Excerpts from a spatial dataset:

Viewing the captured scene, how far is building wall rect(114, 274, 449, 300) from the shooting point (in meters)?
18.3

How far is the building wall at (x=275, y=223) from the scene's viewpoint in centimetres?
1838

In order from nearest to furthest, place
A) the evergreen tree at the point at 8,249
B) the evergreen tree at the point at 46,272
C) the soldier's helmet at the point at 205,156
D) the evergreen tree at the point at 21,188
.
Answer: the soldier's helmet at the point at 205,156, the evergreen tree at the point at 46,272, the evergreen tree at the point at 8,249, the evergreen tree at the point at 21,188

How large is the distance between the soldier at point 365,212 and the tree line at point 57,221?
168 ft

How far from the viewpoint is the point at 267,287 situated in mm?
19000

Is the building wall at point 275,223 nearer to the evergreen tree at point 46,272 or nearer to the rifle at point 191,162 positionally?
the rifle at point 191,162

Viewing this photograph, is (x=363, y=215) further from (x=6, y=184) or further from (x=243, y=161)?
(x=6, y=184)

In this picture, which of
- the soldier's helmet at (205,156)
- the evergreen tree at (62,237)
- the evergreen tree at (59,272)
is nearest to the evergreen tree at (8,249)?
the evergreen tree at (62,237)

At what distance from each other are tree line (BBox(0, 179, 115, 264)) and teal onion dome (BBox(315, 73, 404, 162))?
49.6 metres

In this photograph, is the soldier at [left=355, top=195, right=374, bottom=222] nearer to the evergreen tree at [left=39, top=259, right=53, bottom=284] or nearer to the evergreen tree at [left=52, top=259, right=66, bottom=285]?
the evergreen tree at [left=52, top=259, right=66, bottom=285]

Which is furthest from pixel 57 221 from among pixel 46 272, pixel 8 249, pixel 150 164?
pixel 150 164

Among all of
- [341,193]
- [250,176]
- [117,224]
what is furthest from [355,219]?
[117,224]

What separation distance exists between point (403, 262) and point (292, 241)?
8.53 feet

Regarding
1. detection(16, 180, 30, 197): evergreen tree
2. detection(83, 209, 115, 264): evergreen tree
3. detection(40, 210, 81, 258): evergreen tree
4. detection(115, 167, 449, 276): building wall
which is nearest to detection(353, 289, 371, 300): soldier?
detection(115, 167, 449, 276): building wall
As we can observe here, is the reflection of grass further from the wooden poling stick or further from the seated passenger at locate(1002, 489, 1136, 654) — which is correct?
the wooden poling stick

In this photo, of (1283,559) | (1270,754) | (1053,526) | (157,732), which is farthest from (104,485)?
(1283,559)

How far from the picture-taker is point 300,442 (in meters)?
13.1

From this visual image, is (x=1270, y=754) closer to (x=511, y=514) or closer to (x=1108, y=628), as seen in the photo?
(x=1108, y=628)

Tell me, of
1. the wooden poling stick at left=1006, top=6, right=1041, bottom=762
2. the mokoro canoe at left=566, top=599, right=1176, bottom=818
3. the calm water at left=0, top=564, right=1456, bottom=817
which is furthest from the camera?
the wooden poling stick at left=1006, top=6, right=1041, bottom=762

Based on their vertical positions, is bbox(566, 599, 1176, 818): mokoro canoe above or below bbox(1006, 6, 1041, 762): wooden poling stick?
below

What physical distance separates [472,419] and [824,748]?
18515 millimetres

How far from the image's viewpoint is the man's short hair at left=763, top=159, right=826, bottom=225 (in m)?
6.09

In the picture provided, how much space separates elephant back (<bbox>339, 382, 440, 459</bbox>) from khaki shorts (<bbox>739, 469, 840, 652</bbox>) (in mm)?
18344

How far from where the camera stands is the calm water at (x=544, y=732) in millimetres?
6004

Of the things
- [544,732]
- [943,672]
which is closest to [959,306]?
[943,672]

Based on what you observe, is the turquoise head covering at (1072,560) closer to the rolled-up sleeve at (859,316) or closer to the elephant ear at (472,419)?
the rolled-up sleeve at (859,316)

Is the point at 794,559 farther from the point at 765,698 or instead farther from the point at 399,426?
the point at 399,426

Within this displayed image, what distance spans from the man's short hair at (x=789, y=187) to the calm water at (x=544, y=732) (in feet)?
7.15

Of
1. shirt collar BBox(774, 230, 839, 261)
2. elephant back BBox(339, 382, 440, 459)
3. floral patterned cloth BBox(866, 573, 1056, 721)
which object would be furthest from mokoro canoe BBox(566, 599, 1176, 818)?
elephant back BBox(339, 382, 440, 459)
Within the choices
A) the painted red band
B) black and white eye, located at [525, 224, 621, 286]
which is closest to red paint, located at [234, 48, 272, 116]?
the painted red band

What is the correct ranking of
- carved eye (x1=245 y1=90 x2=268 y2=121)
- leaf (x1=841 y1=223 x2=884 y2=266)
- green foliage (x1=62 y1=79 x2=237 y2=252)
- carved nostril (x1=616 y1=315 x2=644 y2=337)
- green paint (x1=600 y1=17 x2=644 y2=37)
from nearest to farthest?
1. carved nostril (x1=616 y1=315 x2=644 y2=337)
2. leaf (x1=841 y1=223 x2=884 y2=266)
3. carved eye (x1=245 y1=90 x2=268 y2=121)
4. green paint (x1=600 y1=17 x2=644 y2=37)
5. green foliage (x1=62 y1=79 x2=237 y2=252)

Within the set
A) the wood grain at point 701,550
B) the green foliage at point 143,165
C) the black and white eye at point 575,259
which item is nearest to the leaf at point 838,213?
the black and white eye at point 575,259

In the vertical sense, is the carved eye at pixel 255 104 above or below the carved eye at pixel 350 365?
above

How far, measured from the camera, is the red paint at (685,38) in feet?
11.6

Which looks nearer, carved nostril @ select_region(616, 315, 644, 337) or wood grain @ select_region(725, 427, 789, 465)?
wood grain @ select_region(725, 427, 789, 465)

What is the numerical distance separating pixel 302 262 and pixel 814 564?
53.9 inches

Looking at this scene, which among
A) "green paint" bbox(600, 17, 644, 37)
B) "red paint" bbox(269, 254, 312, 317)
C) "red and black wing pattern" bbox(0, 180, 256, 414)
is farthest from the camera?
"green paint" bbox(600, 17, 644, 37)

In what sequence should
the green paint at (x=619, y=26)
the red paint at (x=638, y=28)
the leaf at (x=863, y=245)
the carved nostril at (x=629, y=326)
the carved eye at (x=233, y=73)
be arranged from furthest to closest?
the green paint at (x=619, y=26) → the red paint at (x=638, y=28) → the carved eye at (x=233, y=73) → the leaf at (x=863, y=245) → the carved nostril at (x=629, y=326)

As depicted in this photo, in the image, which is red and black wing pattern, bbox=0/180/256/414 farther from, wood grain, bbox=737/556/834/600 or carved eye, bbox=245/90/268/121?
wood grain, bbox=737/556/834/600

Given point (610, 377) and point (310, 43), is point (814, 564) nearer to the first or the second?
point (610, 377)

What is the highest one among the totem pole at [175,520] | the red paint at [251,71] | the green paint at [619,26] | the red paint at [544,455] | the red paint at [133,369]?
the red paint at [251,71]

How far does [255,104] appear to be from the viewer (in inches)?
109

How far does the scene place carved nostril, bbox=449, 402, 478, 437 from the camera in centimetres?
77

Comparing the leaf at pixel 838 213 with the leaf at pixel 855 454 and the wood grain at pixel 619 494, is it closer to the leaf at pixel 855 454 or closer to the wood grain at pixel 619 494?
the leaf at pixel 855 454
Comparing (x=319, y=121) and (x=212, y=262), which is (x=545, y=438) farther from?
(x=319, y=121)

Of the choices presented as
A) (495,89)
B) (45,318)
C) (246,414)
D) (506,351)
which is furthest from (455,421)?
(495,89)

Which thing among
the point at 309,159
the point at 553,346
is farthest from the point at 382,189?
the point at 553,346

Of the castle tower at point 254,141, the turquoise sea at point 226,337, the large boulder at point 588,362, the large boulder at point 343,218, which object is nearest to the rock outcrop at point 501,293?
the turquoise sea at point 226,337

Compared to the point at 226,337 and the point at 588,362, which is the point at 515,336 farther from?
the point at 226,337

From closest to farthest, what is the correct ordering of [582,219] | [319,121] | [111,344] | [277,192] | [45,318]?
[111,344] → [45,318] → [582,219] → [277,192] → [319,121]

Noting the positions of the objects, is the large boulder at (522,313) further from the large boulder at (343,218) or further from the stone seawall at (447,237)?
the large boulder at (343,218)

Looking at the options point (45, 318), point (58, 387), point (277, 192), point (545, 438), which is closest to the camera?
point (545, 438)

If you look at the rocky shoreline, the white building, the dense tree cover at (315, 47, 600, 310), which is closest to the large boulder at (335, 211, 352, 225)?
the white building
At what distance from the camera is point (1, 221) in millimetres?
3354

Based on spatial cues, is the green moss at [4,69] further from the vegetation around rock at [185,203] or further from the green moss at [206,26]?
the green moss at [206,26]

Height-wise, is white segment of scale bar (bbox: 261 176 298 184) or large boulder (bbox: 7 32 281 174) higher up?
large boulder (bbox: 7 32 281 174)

● **What is expected**: Copy out the items word for word, from their beginning through the line that contains "49.6 metres".

● **Written answer**:
Viewing the captured scene, how far is building wall rect(114, 274, 449, 300) from the shooting point (in meters)?
18.3

How far is the building wall at (x=275, y=223) from the scene's viewpoint in centimetres?
1838

In order from nearest to furthest, place
A) the evergreen tree at the point at 8,249
B) the evergreen tree at the point at 46,272
C) the soldier's helmet at the point at 205,156
D) the evergreen tree at the point at 21,188
.
Answer: the soldier's helmet at the point at 205,156, the evergreen tree at the point at 46,272, the evergreen tree at the point at 8,249, the evergreen tree at the point at 21,188

How large is the distance between the soldier at point 365,212 and the tree line at point 57,221?
168 ft

How far from the viewpoint is the point at 267,287 situated in mm?
19000

Is the building wall at point 275,223 nearer to the evergreen tree at point 46,272 or nearer to the rifle at point 191,162 positionally?
the rifle at point 191,162

Viewing this photograph, is (x=363, y=215) further from (x=6, y=184) or further from (x=243, y=161)?
(x=6, y=184)

In this picture, which of
- the soldier's helmet at (205,156)
- the evergreen tree at (62,237)
- the evergreen tree at (59,272)
is nearest to the evergreen tree at (8,249)?
the evergreen tree at (62,237)

At what distance from each other are tree line (BBox(0, 179, 115, 264)) and teal onion dome (BBox(315, 73, 404, 162))?
49.6 metres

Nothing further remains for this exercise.